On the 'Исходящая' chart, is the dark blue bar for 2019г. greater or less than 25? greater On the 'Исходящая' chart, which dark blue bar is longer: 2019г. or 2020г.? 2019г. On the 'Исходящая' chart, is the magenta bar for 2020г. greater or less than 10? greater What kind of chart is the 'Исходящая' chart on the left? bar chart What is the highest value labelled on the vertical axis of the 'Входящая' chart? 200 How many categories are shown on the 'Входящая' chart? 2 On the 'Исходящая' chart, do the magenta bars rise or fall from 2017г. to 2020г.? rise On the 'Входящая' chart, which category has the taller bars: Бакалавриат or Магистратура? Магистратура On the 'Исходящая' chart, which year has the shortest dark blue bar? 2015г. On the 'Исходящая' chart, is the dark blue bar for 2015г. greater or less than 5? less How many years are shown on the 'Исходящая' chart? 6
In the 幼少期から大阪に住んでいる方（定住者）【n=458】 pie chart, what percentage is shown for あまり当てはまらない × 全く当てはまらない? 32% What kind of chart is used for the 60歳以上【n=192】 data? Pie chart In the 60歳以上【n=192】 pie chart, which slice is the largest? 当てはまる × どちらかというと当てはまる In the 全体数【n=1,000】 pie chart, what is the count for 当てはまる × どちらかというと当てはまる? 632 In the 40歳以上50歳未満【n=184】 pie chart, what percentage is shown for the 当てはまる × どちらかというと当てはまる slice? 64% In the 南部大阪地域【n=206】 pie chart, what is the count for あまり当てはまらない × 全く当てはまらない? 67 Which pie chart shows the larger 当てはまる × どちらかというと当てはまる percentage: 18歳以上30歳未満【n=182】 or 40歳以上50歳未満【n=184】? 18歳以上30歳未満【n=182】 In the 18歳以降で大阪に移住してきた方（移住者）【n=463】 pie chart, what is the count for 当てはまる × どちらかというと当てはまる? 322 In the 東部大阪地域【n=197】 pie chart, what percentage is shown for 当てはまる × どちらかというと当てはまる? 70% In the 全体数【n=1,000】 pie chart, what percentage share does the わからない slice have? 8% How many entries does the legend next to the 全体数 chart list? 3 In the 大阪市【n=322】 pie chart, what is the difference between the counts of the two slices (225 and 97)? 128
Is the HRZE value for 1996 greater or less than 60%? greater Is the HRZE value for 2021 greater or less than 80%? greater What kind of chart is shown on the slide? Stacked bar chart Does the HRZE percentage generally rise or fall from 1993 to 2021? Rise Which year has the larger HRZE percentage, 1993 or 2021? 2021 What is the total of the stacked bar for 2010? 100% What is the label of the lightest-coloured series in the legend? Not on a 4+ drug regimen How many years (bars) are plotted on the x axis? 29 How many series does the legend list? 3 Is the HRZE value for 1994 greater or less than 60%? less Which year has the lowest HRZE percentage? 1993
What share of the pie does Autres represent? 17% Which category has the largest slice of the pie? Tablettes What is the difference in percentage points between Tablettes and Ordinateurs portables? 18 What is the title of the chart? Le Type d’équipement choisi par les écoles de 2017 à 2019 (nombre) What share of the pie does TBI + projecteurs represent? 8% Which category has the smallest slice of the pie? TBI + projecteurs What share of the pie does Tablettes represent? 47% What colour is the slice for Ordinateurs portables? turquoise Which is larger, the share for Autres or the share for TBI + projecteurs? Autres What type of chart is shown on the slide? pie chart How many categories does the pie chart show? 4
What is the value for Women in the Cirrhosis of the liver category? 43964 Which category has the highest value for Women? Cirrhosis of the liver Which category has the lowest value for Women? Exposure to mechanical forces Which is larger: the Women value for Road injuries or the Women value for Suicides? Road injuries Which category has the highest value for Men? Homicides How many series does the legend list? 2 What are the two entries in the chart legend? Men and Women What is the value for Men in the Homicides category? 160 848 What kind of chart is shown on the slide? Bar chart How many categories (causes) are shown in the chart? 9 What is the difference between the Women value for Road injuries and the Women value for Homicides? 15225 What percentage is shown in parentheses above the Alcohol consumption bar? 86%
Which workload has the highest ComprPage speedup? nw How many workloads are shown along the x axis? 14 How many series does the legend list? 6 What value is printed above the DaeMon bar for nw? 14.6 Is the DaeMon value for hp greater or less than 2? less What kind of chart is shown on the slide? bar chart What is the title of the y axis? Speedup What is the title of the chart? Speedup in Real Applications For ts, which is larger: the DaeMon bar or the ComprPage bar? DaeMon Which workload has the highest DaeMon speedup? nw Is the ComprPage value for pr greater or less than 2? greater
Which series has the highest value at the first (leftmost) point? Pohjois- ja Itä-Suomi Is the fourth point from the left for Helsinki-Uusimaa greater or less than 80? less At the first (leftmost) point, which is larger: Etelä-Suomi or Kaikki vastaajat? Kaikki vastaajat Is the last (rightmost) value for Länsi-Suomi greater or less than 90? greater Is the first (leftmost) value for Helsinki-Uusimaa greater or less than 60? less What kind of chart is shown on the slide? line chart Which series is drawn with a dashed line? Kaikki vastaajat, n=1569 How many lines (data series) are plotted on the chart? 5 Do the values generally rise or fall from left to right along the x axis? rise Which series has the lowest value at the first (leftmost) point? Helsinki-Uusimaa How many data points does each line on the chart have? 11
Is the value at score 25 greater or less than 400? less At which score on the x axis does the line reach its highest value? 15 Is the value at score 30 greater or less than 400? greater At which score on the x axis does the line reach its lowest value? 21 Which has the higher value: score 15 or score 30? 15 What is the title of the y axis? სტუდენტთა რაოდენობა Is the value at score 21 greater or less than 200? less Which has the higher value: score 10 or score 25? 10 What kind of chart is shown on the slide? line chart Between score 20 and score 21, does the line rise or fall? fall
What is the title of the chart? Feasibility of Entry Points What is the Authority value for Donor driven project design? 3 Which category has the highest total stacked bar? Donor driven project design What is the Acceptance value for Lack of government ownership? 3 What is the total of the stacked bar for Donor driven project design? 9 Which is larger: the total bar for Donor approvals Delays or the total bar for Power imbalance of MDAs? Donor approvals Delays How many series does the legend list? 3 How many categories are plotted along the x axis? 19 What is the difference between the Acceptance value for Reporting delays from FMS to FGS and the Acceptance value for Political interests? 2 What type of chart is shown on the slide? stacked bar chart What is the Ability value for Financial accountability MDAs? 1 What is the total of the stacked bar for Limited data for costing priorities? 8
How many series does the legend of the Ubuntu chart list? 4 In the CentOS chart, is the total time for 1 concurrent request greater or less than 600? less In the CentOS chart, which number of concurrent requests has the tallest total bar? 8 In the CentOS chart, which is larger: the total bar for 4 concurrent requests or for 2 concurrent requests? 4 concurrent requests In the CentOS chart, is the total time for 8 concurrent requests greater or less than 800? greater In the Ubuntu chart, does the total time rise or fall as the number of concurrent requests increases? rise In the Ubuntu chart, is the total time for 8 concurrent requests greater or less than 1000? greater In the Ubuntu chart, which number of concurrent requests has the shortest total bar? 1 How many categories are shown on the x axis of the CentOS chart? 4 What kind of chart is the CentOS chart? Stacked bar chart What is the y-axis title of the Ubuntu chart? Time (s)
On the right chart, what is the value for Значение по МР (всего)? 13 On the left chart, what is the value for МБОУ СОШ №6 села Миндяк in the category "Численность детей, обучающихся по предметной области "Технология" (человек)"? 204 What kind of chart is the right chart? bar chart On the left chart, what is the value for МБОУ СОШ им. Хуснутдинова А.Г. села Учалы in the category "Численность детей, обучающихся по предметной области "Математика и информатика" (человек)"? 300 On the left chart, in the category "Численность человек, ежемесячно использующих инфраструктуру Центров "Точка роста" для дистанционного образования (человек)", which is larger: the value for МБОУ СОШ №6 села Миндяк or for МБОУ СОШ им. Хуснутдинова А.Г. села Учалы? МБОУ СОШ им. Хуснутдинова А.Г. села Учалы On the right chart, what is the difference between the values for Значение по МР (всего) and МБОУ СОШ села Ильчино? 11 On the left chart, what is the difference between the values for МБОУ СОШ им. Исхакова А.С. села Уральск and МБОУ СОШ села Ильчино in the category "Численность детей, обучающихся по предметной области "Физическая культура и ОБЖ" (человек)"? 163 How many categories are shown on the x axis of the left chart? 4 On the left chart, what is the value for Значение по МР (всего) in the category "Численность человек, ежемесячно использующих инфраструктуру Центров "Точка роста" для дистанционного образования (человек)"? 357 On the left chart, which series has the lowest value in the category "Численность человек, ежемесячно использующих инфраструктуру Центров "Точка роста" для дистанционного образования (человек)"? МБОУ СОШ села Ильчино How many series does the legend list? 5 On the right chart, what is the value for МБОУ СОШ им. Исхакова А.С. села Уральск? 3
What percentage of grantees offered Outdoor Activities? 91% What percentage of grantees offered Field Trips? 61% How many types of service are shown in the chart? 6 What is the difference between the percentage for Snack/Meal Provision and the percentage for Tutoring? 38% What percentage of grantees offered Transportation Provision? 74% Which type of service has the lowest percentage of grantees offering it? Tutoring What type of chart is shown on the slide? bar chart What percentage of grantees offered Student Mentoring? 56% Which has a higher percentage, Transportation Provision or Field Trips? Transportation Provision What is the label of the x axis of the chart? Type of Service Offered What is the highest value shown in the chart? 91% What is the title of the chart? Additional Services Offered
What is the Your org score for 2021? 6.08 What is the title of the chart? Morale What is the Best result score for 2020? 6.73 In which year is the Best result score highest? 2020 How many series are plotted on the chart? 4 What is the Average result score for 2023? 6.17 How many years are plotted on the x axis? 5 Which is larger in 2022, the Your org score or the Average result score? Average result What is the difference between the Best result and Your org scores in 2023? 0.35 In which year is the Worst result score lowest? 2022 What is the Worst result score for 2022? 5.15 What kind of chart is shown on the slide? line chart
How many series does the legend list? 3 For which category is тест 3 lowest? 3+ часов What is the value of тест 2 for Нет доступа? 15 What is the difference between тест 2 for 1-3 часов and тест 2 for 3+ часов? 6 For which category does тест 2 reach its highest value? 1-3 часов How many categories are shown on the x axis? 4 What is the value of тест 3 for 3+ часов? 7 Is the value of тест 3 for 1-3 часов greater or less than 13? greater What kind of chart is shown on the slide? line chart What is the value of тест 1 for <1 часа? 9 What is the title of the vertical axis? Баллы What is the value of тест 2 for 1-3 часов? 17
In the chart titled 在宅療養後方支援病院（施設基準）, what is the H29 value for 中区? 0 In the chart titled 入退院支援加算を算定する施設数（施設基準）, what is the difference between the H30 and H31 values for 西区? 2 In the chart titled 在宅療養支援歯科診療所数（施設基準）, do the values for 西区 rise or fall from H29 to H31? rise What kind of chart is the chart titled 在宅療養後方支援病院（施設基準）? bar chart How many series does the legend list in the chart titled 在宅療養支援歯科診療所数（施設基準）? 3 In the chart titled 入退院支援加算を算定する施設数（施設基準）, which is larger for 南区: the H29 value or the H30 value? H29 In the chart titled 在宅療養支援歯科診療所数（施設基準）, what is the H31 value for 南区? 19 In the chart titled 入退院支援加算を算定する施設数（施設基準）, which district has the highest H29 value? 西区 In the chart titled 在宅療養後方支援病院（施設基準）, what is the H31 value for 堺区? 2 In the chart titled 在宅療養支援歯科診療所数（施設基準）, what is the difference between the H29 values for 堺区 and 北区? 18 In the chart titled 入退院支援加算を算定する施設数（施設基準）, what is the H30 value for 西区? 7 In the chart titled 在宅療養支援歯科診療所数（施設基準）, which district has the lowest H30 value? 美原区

....

§ **Task statement**: Please lay out the lines from the start of the records through the line containing "In the 幼少期から大阪に住んでいる方（定住者）【n=458】", inclusive, as a JSON list of strings, one string per line, with blank lines omitted.

§ **Written answer**:
[
  "On the 'Исходящая' chart, is the dark blue bar for 2019г. greater or less than 25? greater On the 'Исходящая' chart, which dark blue bar is longer: 2019г. or 2020г.? 2019г. On the 'Исходящая' chart, is the magenta bar for 2020г. greater or less than 10? greater What kind of chart is the 'Исходящая' chart on the left? bar chart What is the highest value labelled on the vertical axis of the 'Входящая' chart? 200 How many categories are shown on the 'Входящая' chart? 2 On the 'Исходящая' chart, do the magenta bars rise or fall from 2017г. to 2020г.? rise On the 'Входящая' chart, which category has the taller bars: Бакалавриат or Магистратура? Магистратура On the 'Исходящая' chart, which year has the shortest dark blue bar? 2015г. On the 'Исходящая' chart, is the dark blue bar for 2015г. greater or less than 5? less How many years are shown on the 'Исходящая' chart? 6",
  "In the 幼少期から大阪に住んでいる方（定住者）【n=458】 pie chart, what percentage is shown for あまり当てはまらない × 全く当てはまらない? 32% What kind of chart is used for the 60歳以上【n=192】 data? Pie chart In the 60歳以上【n=192】 pie chart, which slice is the largest? 当てはまる × どちらかというと当てはまる In the 全体数【n=1,000】 pie chart, what is the count for 当てはまる × どちらかというと当てはまる? 632 In the 40歳以上50歳未満【n=184】 pie chart, what percentage is shown for the 当てはまる × どちらかというと当てはまる slice? 64% In the 南部大阪地域【n=206】 pie chart, what is the count for あまり当てはまらない × 全く当てはまらない? 67 Which pie chart shows the larger 当てはまる × どちらかというと当てはまる percentage: 18歳以上30歳未満【n=182】 or 40歳以上50歳未満【n=184】? 18歳以上30歳未満【n=182】 In the 18歳以降で大阪に移住してきた方（移住者）【n=463】 pie chart, what is the count for 当てはまる × どちらかというと当てはまる? 322 In the 東部大阪地域【n=197】 pie chart, what percentage is shown for 当てはまる × どちらかというと当てはまる? 70% In the 全体数【n=1,000】 pie chart, what percentage share does the わからない slice have? 8% How many entries does the legend next to the 全体数 chart list? 3 In the 大阪市【n=322】 pie chart, what is the difference between the counts of the two slices (225 and 97)? 128"
]